Data extracted from a collection
::::::::::

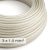 Large cross-section electrical cable 3x1.50 round - rayon sheath, ivory RM00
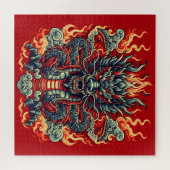 ドラゴンと炎 ジグソーパズル (横)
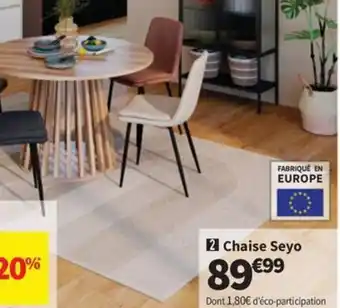 Conforama Chaise Seyo offre
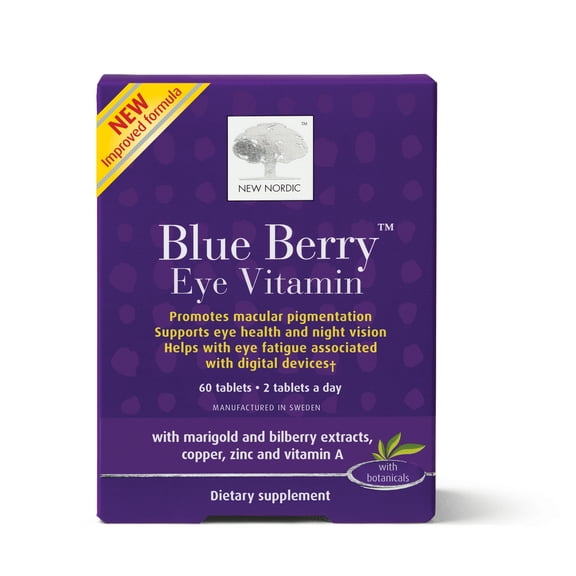 New Nordic Blue Berry Eye Vitamin 60 count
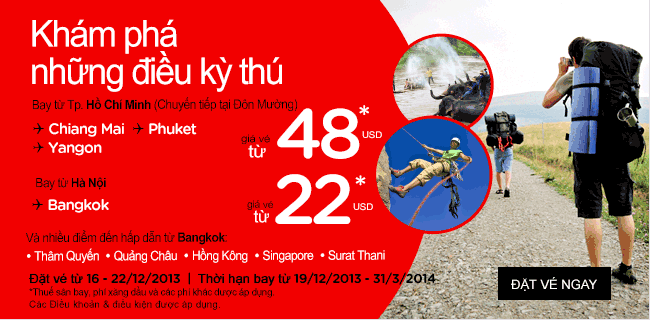 Mua vé đi Phuket hãng Air Asia chi với 48 USD
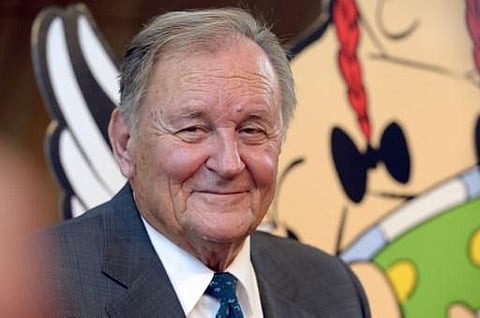 French cartoonist and author, Asterix creator Albert Uderzo. (Photo | AFP)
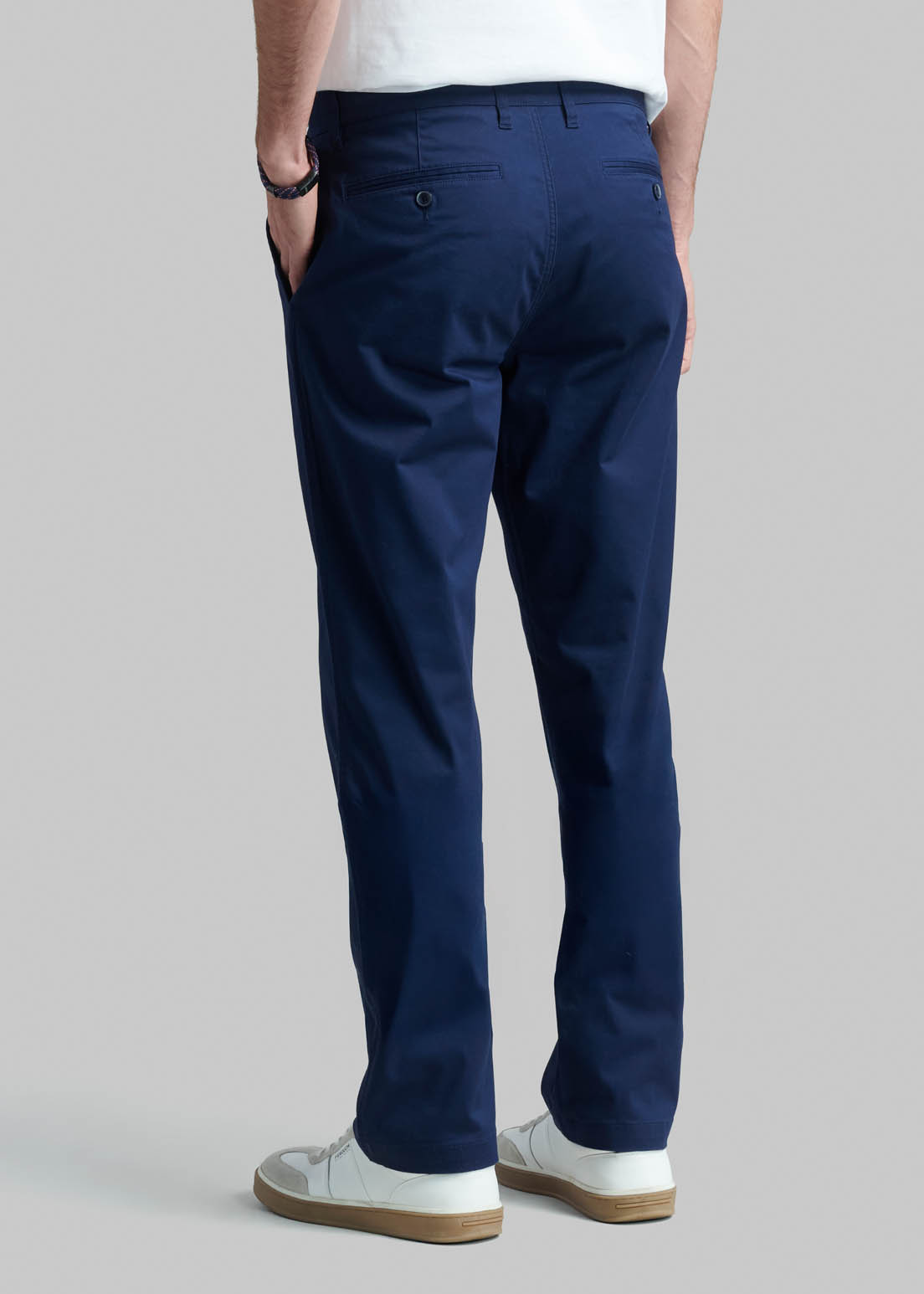 PANTALON BUSINESS TWILL WITHOUT PLEATS DK.BLUE - 4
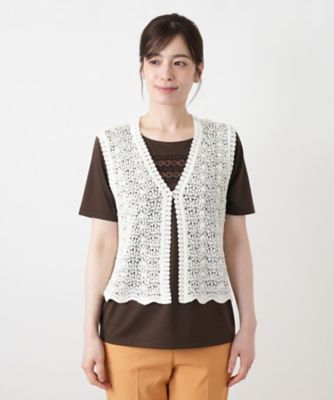 Double RL Vネックニットベスト3星⭐︎⭐︎⭐︎初期モデル Sサイズ Vネックニットベスト【Leilian WHITE LABEL
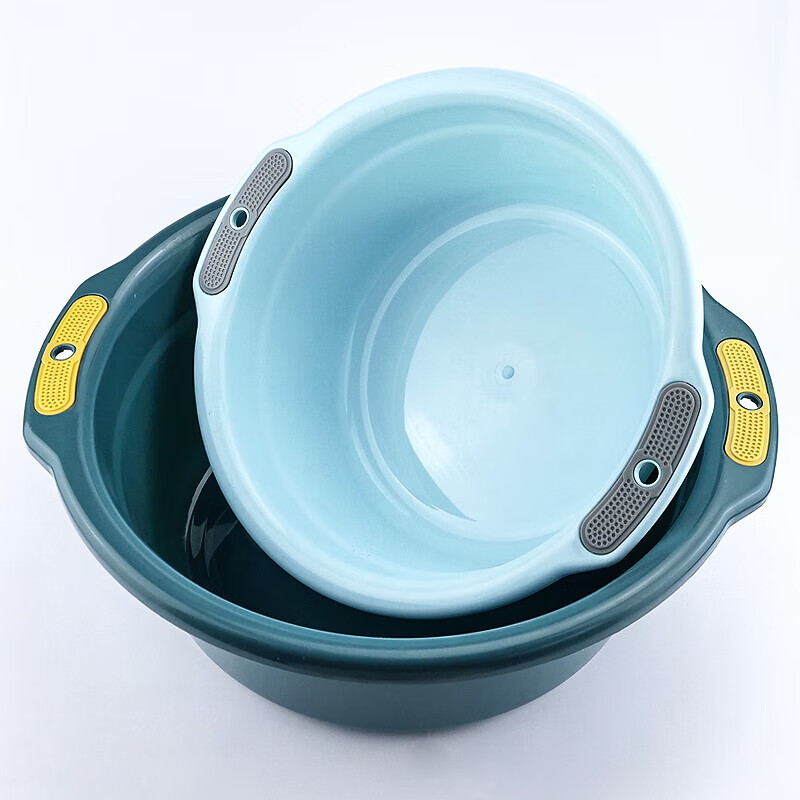 Hesdig JG-881 plastic cleaning basin thickened plastic basin cleaning basin small light blue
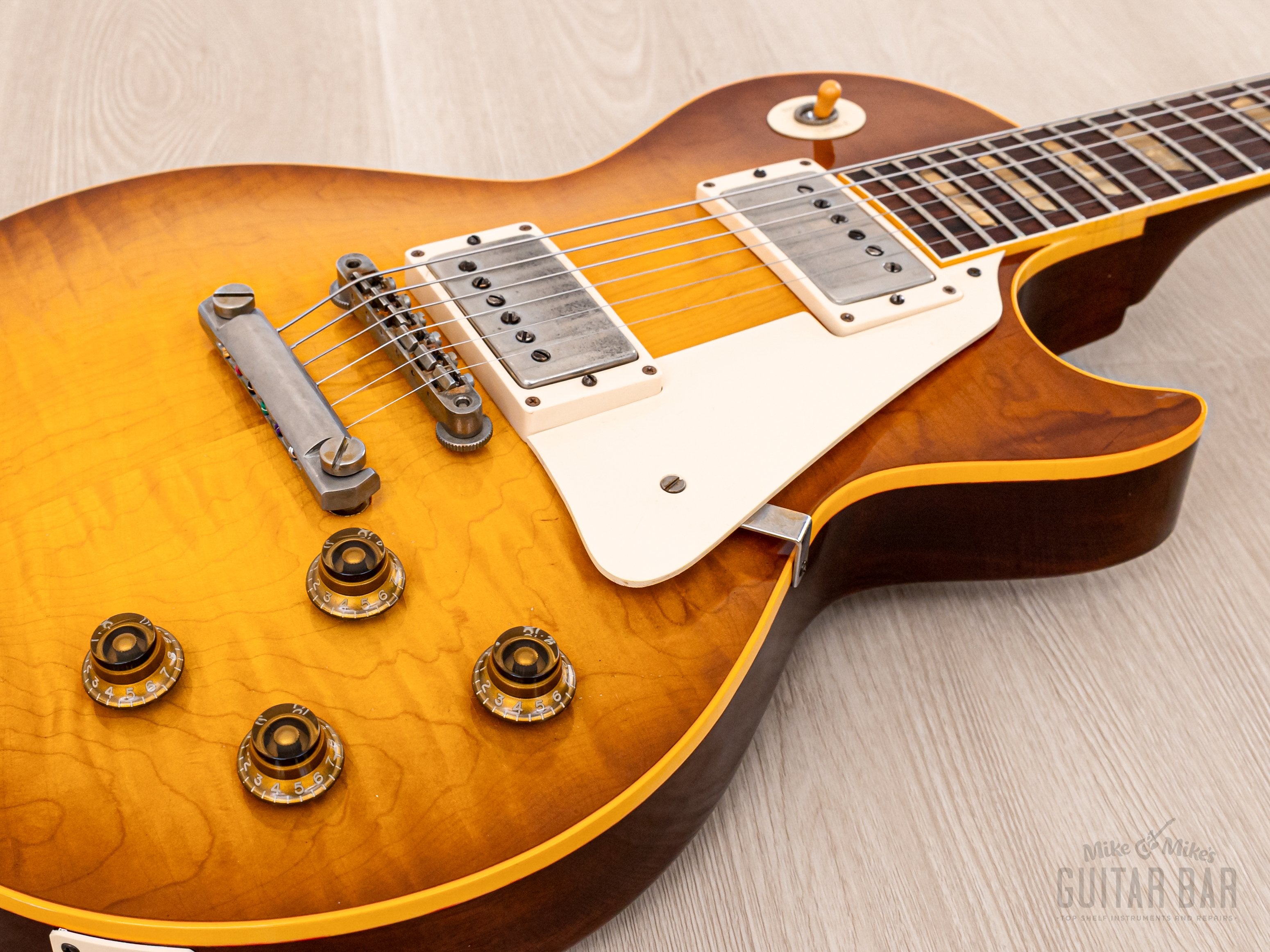 2022 Tom Bartlett 1959 Les Paul Standard ‘Burst Replica Amber Sunburst w/ Brazilian Board, Dave Stephens PAFs, Case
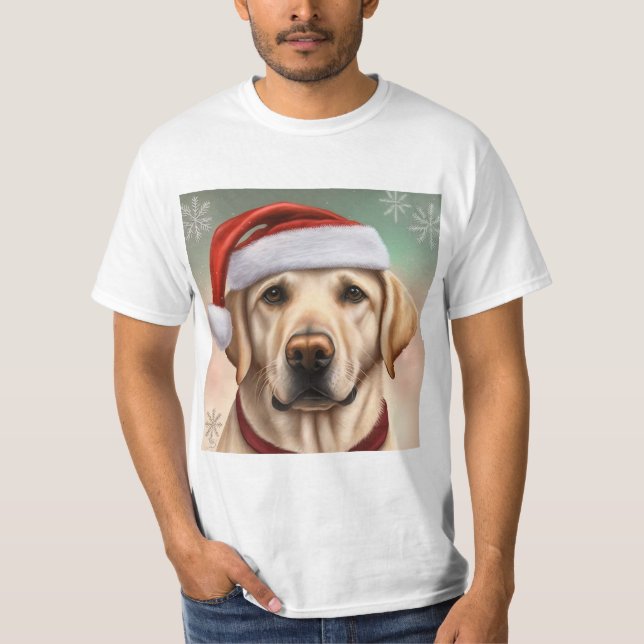 Julguldladullor, gåva från Hund älskare T Shirt (Framsida)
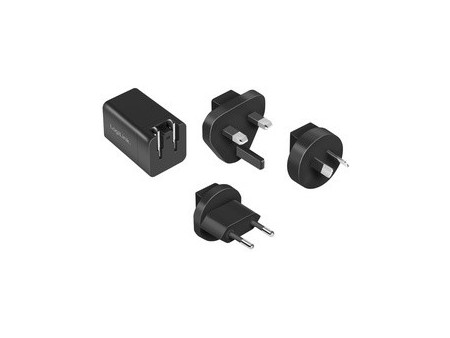 LogiLink Adaptateur de voyage USB, USB C, technologie GaN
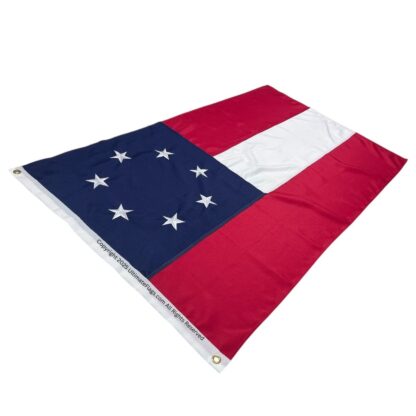 1st national flag 7 stars and bars double nylon embroidered flag 2x3 3x5 4x6 5x8 6x10 8x12 10x15 ft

::::::::::

> _What you are asked to do_
Copy exactly what appears in the entries, beginning with the first line and ending with the line that has "Double RL Vネックニットベスト3星⭐︎⭐︎⭐︎初期モデル", but not the pictures.

> _Result below_
 Large cross-section electrical cable 3x1.50 round - rayon sheath, ivory RM00
 ドラゴンと炎 ジグソーパズル (横)
 Conforama Chaise Seyo offre
 New Nordic Blue Berry Eye Vitamin 60 count
 Mua vé đi Phuket hãng Air Asia chi với 48 USD
 French cartoonist and author, Asterix creator Albert Uderzo. (Photo | AFP)
 PANTALON BUSINESS TWILL WITHOUT PLEATS DK.BLUE - 4
 Double RL Vネックニットベスト3星⭐︎⭐︎⭐︎初期モデル Sサイズ Vネックニットベスト【Leilian WHITE LABEL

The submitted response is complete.